• _DATA EXCERPTS_:
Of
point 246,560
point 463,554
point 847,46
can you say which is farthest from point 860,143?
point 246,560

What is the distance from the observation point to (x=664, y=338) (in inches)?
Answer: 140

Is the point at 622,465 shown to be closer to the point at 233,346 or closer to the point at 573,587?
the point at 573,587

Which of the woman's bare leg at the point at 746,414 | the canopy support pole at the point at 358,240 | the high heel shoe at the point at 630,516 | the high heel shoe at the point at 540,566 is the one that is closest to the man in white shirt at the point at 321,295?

==

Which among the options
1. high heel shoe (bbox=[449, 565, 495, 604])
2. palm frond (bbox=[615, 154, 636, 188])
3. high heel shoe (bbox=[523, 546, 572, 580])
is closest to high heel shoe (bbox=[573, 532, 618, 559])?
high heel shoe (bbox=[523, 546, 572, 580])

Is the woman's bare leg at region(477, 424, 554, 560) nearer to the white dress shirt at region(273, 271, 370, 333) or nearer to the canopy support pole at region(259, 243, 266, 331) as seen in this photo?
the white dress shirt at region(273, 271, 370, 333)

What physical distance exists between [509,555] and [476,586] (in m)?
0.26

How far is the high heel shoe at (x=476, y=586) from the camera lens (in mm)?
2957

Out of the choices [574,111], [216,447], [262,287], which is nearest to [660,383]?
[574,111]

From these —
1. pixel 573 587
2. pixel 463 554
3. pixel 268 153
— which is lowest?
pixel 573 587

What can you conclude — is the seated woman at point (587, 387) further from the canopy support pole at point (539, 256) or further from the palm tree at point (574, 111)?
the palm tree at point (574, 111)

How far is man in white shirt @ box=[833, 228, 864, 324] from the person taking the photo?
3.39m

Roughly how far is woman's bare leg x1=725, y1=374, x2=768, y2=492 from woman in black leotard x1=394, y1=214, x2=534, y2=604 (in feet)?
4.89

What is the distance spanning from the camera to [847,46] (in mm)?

==

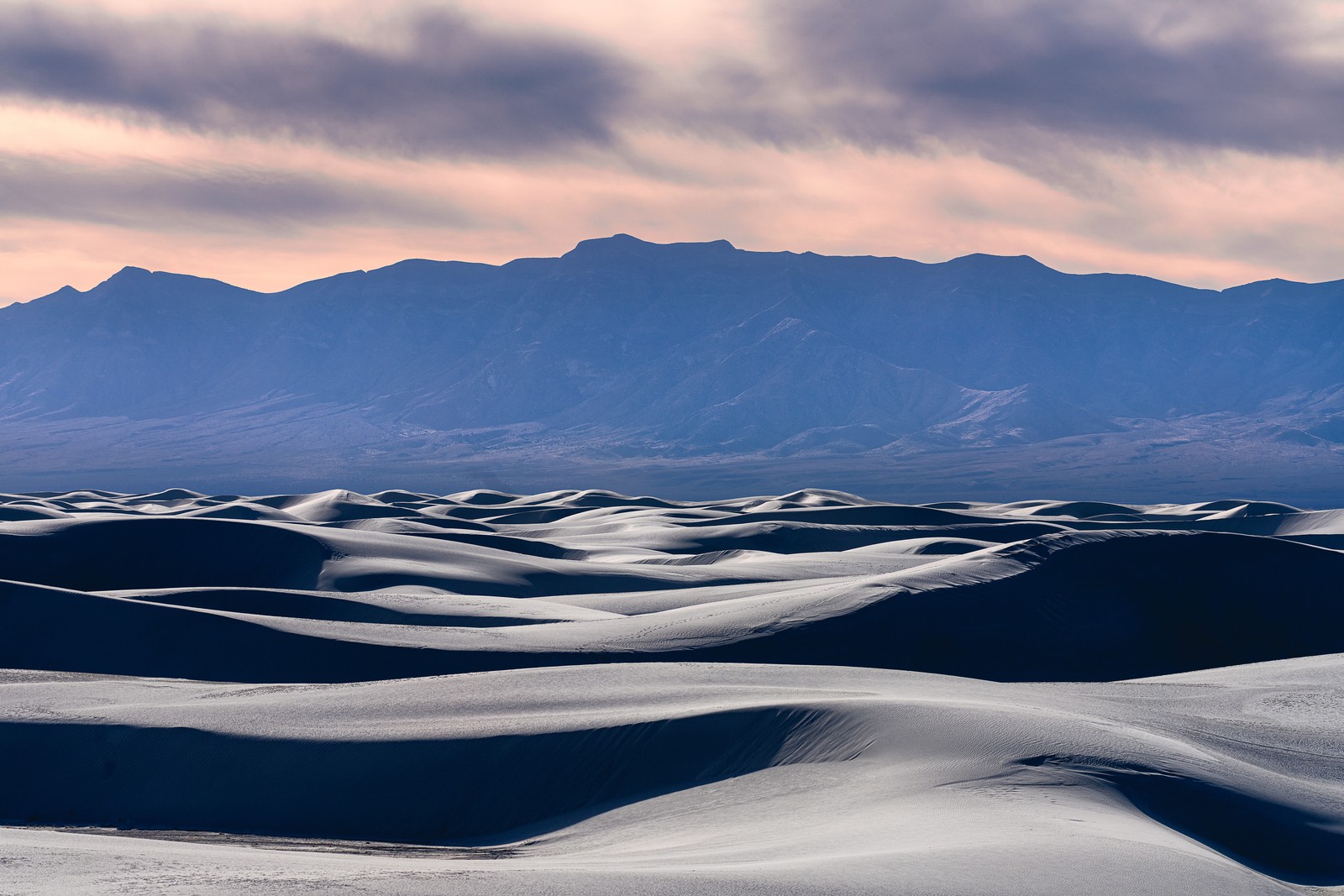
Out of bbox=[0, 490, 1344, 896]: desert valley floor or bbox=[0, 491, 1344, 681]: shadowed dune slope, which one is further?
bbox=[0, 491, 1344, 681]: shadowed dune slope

• _GIVEN TASK_:
Pick out every line in the material above that contains the string "dress", and copy each one in full. Case counts.

• _TASK OUTPUT_:
Is the woman's bare leg at region(477, 424, 554, 560) nearer to the white dress shirt at region(273, 271, 370, 333) or nearer to the canopy support pole at region(259, 243, 266, 331) as seen in this photo?
the white dress shirt at region(273, 271, 370, 333)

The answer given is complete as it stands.